So I was given this question Let A = $$ \left[ \begin{array}{cc|c} -1&2\\ 1&3 \end{array} \right] $$
Find a) $A^{-1}$, b)$A^{3}$, c) $(A^{-1})^3$, and finally d) use answers to (b) and (c) to show that $(A^{-1})^3$ is the inverse of $A^3$
So here is my take on it.
So for part a) i did,
$A^{-1}$ = $$ \left[ \begin{array}{cc|c} d/(ad-bc)&-b/(ad-bc)\\ -c/(ad-bc)&a/(ad-bc) \end{array} \right] $$
= $$ \left[ \begin{array}{cc|c} 3/((-1*3)-(2*1))&-2/((-1*3)(2*1)\\ -1/((-1*3)-(2*1))&-1/((-1*3)-(2*1) \end{array} \right] $$
= $$ \left[ \begin{array}{cc|c} 2/-5&-2/-5\\ -1/-5&-1/-5 \end{array} \right] $$
I'm pretty sure I'm correct but I'm completely confused about the rest and how to go about it.
The matrix $A^3$ is, in fact (a bit obvious), $A \times A \times A$. Do the multiplication. For b), $(A^{-1})^3$ is $A^{-1} \times A^{-1} \times A^{-1} $, do the multiplication.

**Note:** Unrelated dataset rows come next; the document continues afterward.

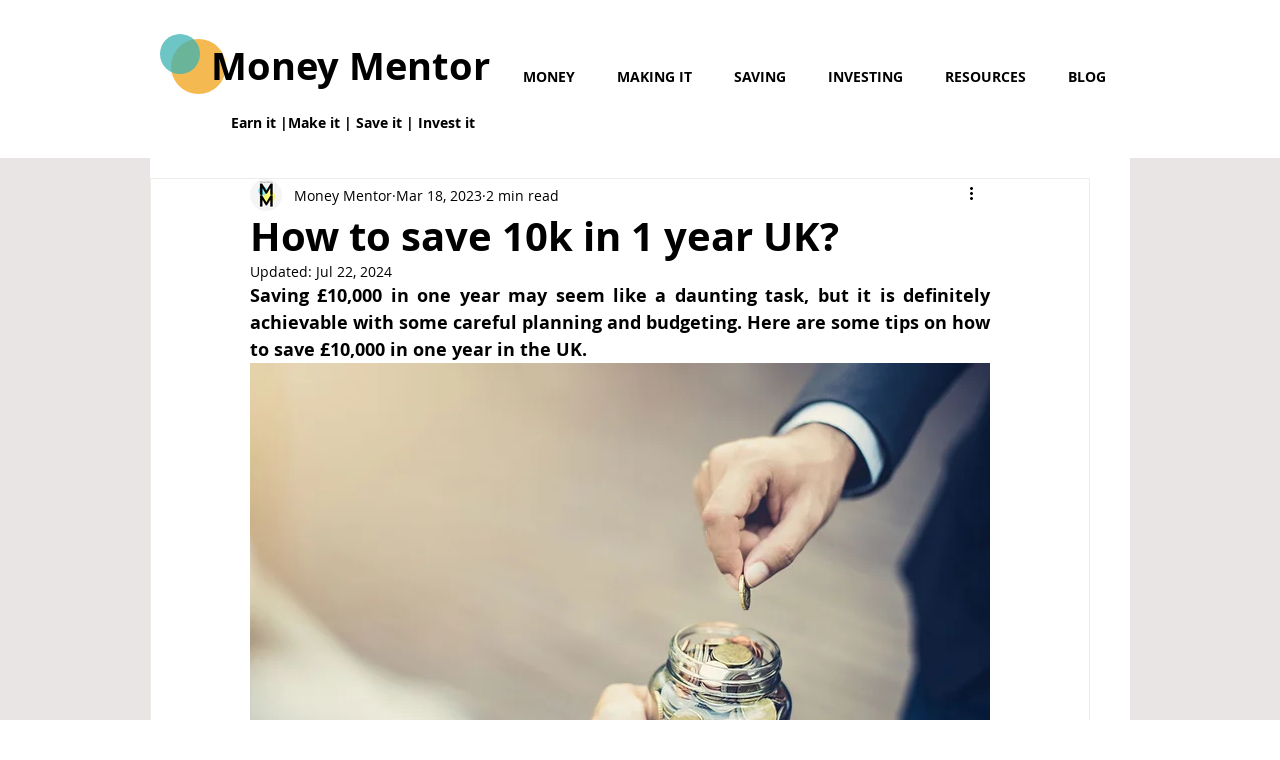

--- FILE ---
content_type: text/html; charset=utf-8
request_url: https://www.google.com/recaptcha/api2/aframe
body_size: 268
content:
<!DOCTYPE HTML><html><head><meta http-equiv="content-type" content="text/html; charset=UTF-8"></head><body><script nonce="rwAeETXpCNkM1UFeXmi46Q">/** Anti-fraud and anti-abuse applications only. See google.com/recaptcha */ try{var clients={'sodar':'https://pagead2.googlesyndication.com/pagead/sodar?'};window.addEventListener("message",function(a){try{if(a.source===window.parent){var b=JSON.parse(a.data);var c=clients[b['id']];if(c){var d=document.createElement('img');d.src=c+b['params']+'&rc='+(localStorage.getItem("rc::a")?sessionStorage.getItem("rc::b"):"");window.document.body.appendChild(d);sessionStorage.setItem("rc::e",parseInt(sessionStorage.getItem("rc::e")||0)+1);localStorage.setItem("rc::h",'1769204265798');}}}catch(b){}});window.parent.postMessage("_grecaptcha_ready", "*");}catch(b){}</script></body></html>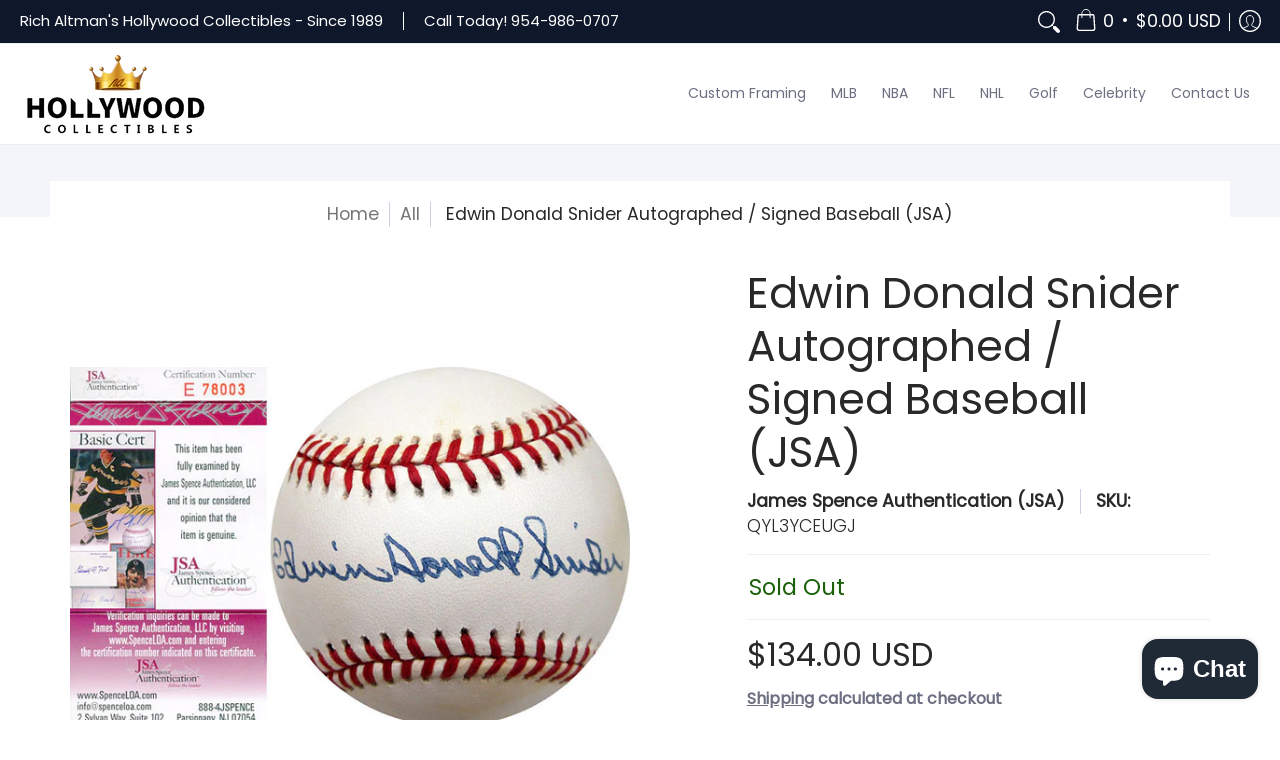

--- FILE ---
content_type: text/html; charset=utf-8
request_url: https://hollywoodcollectibles.com/apps/reviews/products?url=https:/hollywoodcollectibles.com/products/edwin-donald-snider-autographed-signed-baseball-jsa
body_size: 832
content:
 [ { "@context": "http://schema.org",  "@type": "Product",  "@id": "https://hollywoodcollectibles.com/products/edwin-donald-snider-autographed-signed-baseball-jsa#product_sp_schemaplus", "mainEntityOfPage": { "@type": "WebPage", "@id": "https://hollywoodcollectibles.com/products/edwin-donald-snider-autographed-signed-baseball-jsa#webpage_sp_schemaplus", "sdDatePublished": "2026-01-22T07:58-0500", "sdPublisher": { "@context": "http://schema.org", "@type": "Organization", "@id": "https://schemaplus.io", "name": "SchemaPlus App" } }, "additionalProperty": [    { "@type": "PropertyValue", "name" : "Tags", "value": [  "Discountable",  "In Store",  "MLB: Baseballs"  ] }   ,{"@type": "PropertyValue", "name" : "Title", "value": [  "Default Title"  ] }   ],     "brand": { "@type": "Brand", "name": "James Spence Authentication (JSA)",  "url": "https://hollywoodcollectibles.com/collections/vendors?q=James%20Spence%20Authentication%20%28JSA%29"  },  "category":"Autographed Baseball", "color": "", "depth":"", "height":"", "itemCondition":"http://schema.org/NewCondition", "logo":"", "manufacturer":"", "material": "", "model":"",  "offers": { "@type": "Offer", "@id": "2149999018033",   "availability": "http://schema.org/OutOfStock",    "inventoryLevel": { "@type": "QuantitativeValue", "value": "0" },    "price" : 134.0, "priceSpecification": [ { "@type": "UnitPriceSpecification", "price": 134.0, "priceCurrency": "USD" }  ],      "priceCurrency": "USD", "description": "USD-13400-$134.00-$134.00 USD-134.00", "priceValidUntil": "2030-12-21",    "shippingDetails": [  { "@type": "OfferShippingDetails", "shippingRate": { "@type": "MonetaryAmount",    "currency": "USD" }, "shippingDestination": { "@type": "DefinedRegion", "addressCountry": [  ] }, "deliveryTime": { "@type": "ShippingDeliveryTime", "handlingTime": { "@type": "QuantitativeValue", "minValue": "", "maxValue": "", "unitCode": "DAY" }, "transitTime": { "@type": "QuantitativeValue", "minValue": "", "maxValue": "", "unitCode": "DAY" } }  }  ],   "seller": { "@type": "Organization", "name": "Hollywood Collectibles", "@id": "https://hollywoodcollectibles.com#organization_sp_schemaplus" } },     "productID":"2149999018033",  "productionDate":"", "purchaseDate":"", "releaseDate":"",  "review": "",   "sku": "QYL3YCEUGJ",   "mpn": 16222737858609,  "weight": { "@type": "QuantitativeValue", "unitCode": "LBR", "value": "1.0" }, "width":"",    "description": "Edwin Donald Snider Autographed \/ Signed Baseball (JSA)\nPacked and shipped from Dania Beach Florida.\n \n\n ",  "image": [      "https:\/\/hollywoodcollectibles.com\/cdn\/shop\/products\/96812.jpg?v=1566528045\u0026width=600"      ], "name": "Edwin Donald Snider Autographed \/ Signed Baseball (JSA)", "url": "https://hollywoodcollectibles.com/products/edwin-donald-snider-autographed-signed-baseball-jsa" }      ,{ "@context": "http://schema.org", "@type": "BreadcrumbList", "name": "Hollywood Collectibles Breadcrumbs Schema by SchemaPlus", "itemListElement": [  { "@type": "ListItem", "position": 1, "item": { "@id": "https://hollywoodcollectibles.com/collections", "name": "Products" } }, { "@type": "ListItem", "position": 2, "item": { "@id": "https://hollywoodcollectibles.com/collections/autographed-items-excluding-cards", "name": "Autographed items excluding cards" } },  { "@type": "ListItem", "position": 3, "item": { "@id": "https://hollywoodcollectibles.com/products/edwin-donald-snider-autographed-signed-baseball-jsa#breadcrumb_sp_schemaplus", "name": "Edwin Donald Snider Autographed \/ Signed Baseball (JSA)" } } ] }  ]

Since $(A^x)^y = A^{xy}$, onde could just state that $A^{-3} = (A^{-1})^{3} = (A^3)^{-1}$, but, since the exercise wants you to show this via the results, just show that $(A^{-1})^{3}$ and $(A^3)^{-1}$ are both equal to $I_{2\times2}$.